[STORED RECORDS start]

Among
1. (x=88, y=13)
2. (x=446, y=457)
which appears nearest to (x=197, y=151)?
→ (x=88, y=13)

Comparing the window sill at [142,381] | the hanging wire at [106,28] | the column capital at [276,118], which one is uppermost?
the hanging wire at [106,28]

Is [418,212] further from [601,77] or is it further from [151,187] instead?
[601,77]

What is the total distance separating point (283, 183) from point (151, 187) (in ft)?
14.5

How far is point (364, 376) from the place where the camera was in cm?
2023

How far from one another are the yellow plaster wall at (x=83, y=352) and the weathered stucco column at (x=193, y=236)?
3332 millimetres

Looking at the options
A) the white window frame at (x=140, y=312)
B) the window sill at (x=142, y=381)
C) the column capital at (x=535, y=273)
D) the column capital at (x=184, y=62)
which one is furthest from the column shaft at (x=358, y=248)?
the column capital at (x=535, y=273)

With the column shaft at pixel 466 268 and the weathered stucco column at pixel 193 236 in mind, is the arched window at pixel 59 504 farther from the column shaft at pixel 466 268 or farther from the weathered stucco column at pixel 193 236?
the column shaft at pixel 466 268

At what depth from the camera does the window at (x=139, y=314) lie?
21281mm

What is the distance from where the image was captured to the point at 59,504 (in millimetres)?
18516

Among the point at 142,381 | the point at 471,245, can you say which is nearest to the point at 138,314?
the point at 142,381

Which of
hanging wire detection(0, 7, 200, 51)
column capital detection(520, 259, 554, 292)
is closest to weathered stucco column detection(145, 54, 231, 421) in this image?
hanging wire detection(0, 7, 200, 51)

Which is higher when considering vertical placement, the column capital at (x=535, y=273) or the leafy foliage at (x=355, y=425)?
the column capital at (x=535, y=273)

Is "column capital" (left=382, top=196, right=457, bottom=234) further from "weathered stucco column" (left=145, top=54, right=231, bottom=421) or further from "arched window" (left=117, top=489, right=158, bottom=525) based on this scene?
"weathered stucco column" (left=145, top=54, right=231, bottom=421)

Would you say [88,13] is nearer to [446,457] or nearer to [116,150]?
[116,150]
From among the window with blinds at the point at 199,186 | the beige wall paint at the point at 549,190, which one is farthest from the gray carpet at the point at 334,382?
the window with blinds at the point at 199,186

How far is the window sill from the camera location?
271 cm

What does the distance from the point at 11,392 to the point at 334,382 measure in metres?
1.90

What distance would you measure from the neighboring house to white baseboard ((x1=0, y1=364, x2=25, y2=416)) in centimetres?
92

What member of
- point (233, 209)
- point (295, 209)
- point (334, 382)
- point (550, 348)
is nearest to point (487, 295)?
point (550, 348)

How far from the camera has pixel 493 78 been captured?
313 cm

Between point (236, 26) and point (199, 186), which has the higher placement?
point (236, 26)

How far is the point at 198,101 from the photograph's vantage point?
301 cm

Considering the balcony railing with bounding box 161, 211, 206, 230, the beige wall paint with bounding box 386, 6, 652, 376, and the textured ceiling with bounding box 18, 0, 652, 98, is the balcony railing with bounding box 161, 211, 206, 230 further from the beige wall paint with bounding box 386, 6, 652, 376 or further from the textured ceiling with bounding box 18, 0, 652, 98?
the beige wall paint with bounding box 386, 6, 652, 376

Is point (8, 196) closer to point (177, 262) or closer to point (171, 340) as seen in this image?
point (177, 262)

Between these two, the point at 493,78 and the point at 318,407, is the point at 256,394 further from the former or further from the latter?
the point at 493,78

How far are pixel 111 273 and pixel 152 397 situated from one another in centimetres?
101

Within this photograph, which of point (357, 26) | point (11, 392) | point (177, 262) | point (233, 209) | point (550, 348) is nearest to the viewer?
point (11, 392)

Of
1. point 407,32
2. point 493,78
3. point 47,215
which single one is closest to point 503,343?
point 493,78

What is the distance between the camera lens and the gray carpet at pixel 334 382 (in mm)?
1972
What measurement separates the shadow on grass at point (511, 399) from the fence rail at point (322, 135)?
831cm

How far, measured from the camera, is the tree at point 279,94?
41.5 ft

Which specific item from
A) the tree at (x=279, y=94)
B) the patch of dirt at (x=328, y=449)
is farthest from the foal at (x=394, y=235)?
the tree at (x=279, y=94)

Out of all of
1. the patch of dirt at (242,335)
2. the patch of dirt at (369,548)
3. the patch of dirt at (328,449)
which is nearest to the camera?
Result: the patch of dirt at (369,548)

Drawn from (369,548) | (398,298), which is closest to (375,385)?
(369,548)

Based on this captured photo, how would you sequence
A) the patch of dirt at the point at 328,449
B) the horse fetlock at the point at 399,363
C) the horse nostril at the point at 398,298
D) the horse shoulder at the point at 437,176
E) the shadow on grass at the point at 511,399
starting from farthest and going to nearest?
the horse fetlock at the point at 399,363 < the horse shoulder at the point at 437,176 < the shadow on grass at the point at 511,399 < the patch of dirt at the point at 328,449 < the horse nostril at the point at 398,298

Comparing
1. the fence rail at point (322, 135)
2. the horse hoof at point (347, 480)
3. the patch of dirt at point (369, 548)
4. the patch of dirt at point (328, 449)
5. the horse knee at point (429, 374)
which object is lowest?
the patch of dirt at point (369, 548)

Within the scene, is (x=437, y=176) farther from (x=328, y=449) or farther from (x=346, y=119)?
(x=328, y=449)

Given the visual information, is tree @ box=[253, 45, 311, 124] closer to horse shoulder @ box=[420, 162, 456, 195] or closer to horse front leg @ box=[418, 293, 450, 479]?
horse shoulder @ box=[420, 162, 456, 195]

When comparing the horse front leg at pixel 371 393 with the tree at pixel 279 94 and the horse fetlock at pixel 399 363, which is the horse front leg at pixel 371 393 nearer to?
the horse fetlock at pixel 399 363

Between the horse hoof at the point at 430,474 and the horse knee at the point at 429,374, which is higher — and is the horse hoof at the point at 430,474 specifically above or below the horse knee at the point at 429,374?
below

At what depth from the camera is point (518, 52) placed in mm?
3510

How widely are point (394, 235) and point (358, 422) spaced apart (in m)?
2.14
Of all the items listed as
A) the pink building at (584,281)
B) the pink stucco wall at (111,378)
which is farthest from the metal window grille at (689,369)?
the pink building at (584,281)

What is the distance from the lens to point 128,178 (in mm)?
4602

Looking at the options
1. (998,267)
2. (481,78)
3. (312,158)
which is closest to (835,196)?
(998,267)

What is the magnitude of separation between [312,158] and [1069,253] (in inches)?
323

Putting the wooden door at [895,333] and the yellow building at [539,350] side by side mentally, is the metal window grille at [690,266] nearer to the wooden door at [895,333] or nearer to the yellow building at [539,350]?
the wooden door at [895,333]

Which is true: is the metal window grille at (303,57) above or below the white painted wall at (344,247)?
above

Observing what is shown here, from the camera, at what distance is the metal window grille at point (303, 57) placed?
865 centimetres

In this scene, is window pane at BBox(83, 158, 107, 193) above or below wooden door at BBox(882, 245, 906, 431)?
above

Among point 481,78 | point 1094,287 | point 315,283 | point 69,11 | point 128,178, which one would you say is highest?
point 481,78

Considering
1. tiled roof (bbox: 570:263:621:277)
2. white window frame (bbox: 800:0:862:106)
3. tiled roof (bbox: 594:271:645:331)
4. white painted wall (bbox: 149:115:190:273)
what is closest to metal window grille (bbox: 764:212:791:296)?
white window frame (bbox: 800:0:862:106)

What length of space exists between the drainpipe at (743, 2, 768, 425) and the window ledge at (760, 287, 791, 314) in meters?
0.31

[STORED RECORDS end]

*WHAT YOU SHOULD DO*. Express the lines of the listing as a Markdown table with columns Num and Content, starting with the line containing "What is the total" and going on through the line containing "3332 millimetres", leaving out blank lines.

*SOLVED EXERCISE*.
| Num | Content |
|---|---|
| 1 | What is the total distance separating point (283, 183) from point (151, 187) (in ft)? |
| 2 | 14.5 |
| 3 | How far is point (364, 376) from the place where the camera was in cm? |
| 4 | 2023 |
| 5 | How far from one another are the yellow plaster wall at (x=83, y=352) and the weathered stucco column at (x=193, y=236)? |
| 6 | 3332 millimetres |